A bunch of cunts, long to reign over us.

"A bunch of migrants".  According to Anna Soubry, David Cameron's choice of language was nothing more than a unintended, understandable descent into slang.  He clearly meant "a group".  There's one very good reason to believe it wasn't a unscripted sort of gaffe, which we'll come to, but there's also another.  How often exactly does anyone use "a bunch" as a collective noun, other than in a bunch of grapes or bananas, or at the opposite extreme, a bunch of cunts?  More widely used, at least 'round my way, would be "a load".  It smacks of the kind of line written with the intention of sounding like something that an ordinary person would say, except it doesn't, because the prime minister's advisory clique doesn't have the slightest clue what us proles talk like.

Not that it really matters.  The reasoning behind using the line is, sadly, completely sound, which is precisely why it was a scripted attack line.  "A bunch of migrants" is pretty neutral compared to a lot of the discourse around the refugee crisis.  One solution I heard in passing was that they should be forced back into their boats, pushed out to sea, and then sank.  Or shot.  Or sank and shot.  Either way, they were not meant to survive.  Of course, this isn't to be pretend there aren't plenty of bleeding hearts out there as well, or indeed that the man who offered his opinion truly meant it.  When however you have the Road Hauliers Association demanding that the French army be sent to Calais because 50 migrants living in utterly desperate conditions had the temerity to storm a ship, and when you consider that whatever spin the government puts on it, our response to the crisis has been derisory, the equivalent of a middle finger salute to the rest of Europe, regardless of the merits or otherwise of the policies pursued by other states, the level of rhetoric has always been way out of line with the numbers we've taken.

Realise also that if anyone is still getting the blame over immigration/migration, it's Labour.  It doesn't matter that the Conservatives failed utterly with their ridiculous tens of thousands target, nor that in further desperate attempts to keep the numbers down non-EU students are being arrested with the apparent intention of dissuading others from coming to the UK at all, when it comes to the focus groups, they still point the finger at the opposition.  In fact, as that whole Deborah Mattinson report makes clear, the Tories can blame Labour for anything and everything and a distinct group will nod their heads and go along with it.  A tax probe into Google started under Labour in 2009 but which wasn't finalised for 7 years and when it is amounts to the company paying a rate of 3%?  Labour's fault, because Blair, Brown and Darling now all work for banks.  At least we're trying, says Cameron, and can you imagine Chas and Dave over there getting more when they're craven to the trade unions, want to hand over the Falklands and say you're welcome, come on over, to a bunch of illegals?

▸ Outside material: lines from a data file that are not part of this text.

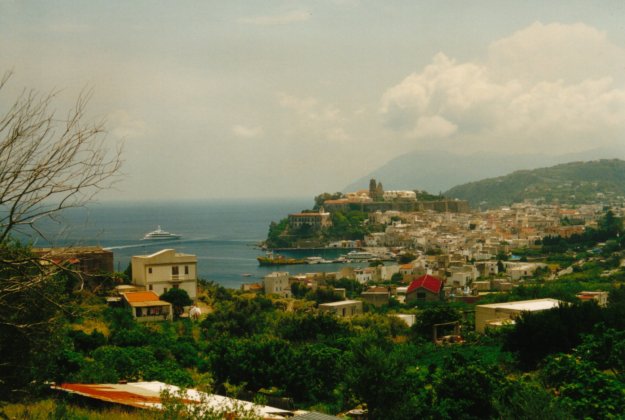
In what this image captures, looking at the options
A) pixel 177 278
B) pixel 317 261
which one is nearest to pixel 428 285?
pixel 177 278

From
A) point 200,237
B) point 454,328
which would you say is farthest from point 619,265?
point 200,237

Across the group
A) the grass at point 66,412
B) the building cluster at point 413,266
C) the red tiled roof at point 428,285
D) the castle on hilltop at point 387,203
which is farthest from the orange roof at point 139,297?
the castle on hilltop at point 387,203

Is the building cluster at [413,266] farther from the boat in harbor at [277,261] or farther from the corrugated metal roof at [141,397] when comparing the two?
the boat in harbor at [277,261]

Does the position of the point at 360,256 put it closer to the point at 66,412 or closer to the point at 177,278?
the point at 177,278

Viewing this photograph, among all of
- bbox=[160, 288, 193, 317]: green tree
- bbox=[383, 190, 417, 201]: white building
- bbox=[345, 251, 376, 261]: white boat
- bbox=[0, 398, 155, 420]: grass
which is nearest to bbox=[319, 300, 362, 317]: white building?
bbox=[160, 288, 193, 317]: green tree

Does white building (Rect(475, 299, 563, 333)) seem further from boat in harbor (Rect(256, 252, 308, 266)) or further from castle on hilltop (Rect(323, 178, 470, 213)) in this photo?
castle on hilltop (Rect(323, 178, 470, 213))
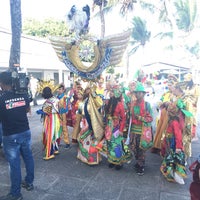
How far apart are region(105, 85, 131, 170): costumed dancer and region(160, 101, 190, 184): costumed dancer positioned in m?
0.73

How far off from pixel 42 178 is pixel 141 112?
77.4 inches

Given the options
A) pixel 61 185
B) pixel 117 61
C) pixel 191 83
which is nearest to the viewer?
pixel 61 185

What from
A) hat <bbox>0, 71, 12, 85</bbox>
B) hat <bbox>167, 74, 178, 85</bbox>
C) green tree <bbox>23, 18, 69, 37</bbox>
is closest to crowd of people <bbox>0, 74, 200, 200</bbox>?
hat <bbox>167, 74, 178, 85</bbox>

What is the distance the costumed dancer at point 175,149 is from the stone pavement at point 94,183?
155 millimetres

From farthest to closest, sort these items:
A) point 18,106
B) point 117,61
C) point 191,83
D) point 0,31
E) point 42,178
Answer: point 0,31, point 191,83, point 117,61, point 42,178, point 18,106

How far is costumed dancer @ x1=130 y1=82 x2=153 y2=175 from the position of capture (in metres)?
3.74

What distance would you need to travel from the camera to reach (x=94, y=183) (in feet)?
11.7

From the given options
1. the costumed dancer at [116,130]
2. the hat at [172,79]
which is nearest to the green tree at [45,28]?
the hat at [172,79]

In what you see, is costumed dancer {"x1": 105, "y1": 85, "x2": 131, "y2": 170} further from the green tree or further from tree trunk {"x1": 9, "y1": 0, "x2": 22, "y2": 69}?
the green tree

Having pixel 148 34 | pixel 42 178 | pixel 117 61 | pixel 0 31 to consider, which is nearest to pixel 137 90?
pixel 117 61

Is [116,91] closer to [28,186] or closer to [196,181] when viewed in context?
[28,186]

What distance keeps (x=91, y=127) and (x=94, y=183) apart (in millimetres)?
1022

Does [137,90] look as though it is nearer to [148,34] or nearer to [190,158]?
[190,158]

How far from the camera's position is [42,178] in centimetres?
375
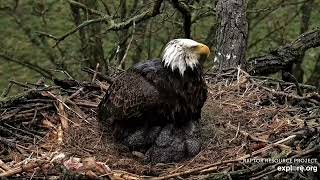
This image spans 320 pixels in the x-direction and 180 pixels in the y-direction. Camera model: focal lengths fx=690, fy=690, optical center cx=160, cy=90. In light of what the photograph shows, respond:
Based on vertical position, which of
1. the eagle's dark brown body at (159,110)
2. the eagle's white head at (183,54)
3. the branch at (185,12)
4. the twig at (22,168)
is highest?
the branch at (185,12)

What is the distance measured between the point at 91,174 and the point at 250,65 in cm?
255

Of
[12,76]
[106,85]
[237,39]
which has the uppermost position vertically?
[237,39]

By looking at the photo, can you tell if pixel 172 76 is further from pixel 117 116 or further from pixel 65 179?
pixel 65 179

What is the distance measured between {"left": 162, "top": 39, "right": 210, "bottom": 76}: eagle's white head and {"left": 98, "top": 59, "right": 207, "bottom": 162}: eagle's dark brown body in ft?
0.14

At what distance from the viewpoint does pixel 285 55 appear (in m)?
6.05

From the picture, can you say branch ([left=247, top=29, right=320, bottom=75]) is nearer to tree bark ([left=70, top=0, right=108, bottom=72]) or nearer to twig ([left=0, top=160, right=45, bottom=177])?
tree bark ([left=70, top=0, right=108, bottom=72])

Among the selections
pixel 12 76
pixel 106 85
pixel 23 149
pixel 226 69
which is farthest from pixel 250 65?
pixel 12 76

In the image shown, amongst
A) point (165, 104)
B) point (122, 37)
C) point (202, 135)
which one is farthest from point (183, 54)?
point (122, 37)

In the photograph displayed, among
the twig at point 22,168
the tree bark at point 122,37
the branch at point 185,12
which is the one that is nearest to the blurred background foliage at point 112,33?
the tree bark at point 122,37

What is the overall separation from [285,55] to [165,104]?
1.76 metres

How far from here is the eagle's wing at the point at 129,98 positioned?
4715 millimetres

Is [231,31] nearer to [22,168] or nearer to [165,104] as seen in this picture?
[165,104]

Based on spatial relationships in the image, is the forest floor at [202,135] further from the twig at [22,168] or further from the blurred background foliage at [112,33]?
the blurred background foliage at [112,33]

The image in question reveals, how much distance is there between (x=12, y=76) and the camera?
33.6 feet
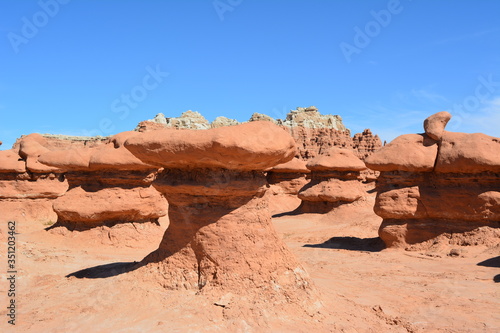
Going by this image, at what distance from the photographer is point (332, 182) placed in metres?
14.1

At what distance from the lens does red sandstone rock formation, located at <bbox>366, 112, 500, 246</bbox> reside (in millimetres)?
8164

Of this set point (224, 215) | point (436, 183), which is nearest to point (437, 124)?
point (436, 183)

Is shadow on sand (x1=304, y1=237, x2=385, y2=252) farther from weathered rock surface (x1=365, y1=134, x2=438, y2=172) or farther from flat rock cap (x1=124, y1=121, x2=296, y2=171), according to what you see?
flat rock cap (x1=124, y1=121, x2=296, y2=171)

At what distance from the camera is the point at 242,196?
4.75 meters

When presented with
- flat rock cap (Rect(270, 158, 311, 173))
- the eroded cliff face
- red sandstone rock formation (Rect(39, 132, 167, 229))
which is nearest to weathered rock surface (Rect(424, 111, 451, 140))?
red sandstone rock formation (Rect(39, 132, 167, 229))

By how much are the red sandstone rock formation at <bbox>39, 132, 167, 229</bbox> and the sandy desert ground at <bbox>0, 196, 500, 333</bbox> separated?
34 centimetres

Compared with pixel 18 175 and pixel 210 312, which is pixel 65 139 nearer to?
pixel 18 175

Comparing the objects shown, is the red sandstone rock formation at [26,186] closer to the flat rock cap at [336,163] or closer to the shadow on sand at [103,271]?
the shadow on sand at [103,271]

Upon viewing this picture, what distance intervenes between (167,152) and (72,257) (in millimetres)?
4098

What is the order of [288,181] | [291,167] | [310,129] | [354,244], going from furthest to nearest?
[310,129], [288,181], [291,167], [354,244]

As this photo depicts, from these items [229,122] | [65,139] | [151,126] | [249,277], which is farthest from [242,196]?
[65,139]

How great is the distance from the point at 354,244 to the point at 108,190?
6.19 metres

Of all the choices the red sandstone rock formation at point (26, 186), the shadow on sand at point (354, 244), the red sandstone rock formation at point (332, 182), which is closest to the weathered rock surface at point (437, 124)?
the shadow on sand at point (354, 244)

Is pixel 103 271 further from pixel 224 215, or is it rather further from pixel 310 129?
pixel 310 129
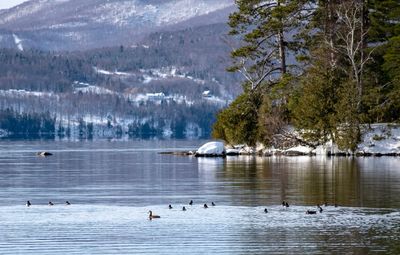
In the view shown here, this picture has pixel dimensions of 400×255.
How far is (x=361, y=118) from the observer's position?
94.4 meters

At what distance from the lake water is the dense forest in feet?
49.6

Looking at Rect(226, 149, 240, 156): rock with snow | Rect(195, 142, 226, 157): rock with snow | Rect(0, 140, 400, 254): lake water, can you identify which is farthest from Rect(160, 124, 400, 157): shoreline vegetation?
Rect(0, 140, 400, 254): lake water

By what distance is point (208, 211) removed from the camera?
4747cm

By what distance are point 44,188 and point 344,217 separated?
25641mm

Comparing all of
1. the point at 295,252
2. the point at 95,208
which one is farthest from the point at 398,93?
the point at 295,252

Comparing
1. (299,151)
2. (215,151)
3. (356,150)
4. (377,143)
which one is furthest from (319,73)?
(215,151)

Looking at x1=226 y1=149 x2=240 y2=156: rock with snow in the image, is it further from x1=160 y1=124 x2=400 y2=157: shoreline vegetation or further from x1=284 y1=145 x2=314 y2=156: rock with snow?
x1=284 y1=145 x2=314 y2=156: rock with snow

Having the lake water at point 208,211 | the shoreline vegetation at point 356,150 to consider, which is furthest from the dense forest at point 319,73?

Scripted as it was, it probably wasn't written with the intention of distracting attention from the Google tax difficulty, when the Italians, the Italians of all people have apparently persuaded them to hand over proportionately more.  Yes, every so often Cameron's mask slips, and yes, it is an utterly callous way to describe people literally living in filth, the vast majority of whom will have escaped war, oppression, or grinding poverty, but it's not one that's going to affect his ratings one iota.  No one who hasn't already reached the conclusion that this government are a bunch of heartless bastards at best and a bunch of utter cunts at worst is going to be swung by Cameron's use of words; no one who hasn't already been moved by the plight of the migrants across Europe, in the Middle East, is going to be now.

If anything, attitudes are only going to harden further as an apparently unending wave of refugees struggle to make their way to safety on the continent.  The only real solution, to bring an end to the wars in both Syria and Iraq, is either too difficult, thought impossible or not so much as on the agenda.  And indeed, how do you put an end to conflicts that are as much as anything about centuries' old sectarian and tribal enmities when it is in the interests of the two major regional powers for them to carry on?  How can we pose as honest brokers when we have funded one side by proxy, and when we are resolutely behind the state the UN accuses of breaching international humanitarian law in Yemen, just as we accuse the Russians of doing in Syria?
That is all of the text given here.